The future Australian National Electricity Market – how renewable, how distributed, how synchronous, and how much storage?


Dr Iain MacGill
UNSW Sydney

The Australian National Electricity Market (NEM) is now sourcing around 20% of its generation from renewables, around half this from wind and solar. The costs of wind and particularly solar continue to fall, and many industry observers suggest their role will continue to grow over the coming decade and beyond. However, the variable and somewhat unpredictable nature of wind and solar generation does raise challenges for secure and economically efficient electricity industry operation. So do their power electronics mediated grid interfaces which do not inherently provide system inertia and strength.

At the same time, however, advances in storage and demand management technologies suggest new options to manage these challenges. This presentation will assess these challenges and opportunities for renewables, and their potential implications for the future generation mix of the NEM.

Dr Iain MacGill is an Associate Professor in the School of Electrical Engineering and Telecommunications at UNSW Australia, and Joint Director (Engineering) for the University’s Centre for Energy and Environmental Markets (CEEM).
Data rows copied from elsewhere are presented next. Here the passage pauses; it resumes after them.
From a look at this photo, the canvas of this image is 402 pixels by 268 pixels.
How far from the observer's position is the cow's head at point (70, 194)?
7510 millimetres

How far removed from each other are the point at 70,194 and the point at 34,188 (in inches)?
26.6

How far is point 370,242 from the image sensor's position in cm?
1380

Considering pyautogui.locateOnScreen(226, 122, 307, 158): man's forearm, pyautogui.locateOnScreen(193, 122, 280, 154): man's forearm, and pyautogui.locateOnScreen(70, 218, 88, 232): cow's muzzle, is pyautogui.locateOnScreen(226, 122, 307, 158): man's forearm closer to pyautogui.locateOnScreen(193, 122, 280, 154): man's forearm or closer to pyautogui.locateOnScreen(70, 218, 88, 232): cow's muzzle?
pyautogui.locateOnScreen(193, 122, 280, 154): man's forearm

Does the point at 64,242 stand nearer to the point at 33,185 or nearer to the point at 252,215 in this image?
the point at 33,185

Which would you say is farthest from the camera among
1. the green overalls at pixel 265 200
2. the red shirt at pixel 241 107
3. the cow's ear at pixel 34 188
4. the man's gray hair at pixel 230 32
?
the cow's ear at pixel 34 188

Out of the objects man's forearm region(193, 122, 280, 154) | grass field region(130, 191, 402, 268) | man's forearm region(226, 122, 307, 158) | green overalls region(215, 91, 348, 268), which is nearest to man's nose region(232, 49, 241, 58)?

CEEM undertakes interdisciplinary research in the monitoring, analysis and design of energy and environmental markets and their associated policy frameworks, with a particular focus on the Australian National Electricity Market . It brings together UNSW researchers from the Faculties of Engineering, Business, Science, Law and Arts and Social Sciences. Iain leads work in two of CEEM’s three research areas, Sustainable Energy Transformation, including energy futures modelling and renewable energy integration; and Distributed Energy Systems including distributed generation, energy efficiency and demand-side participation.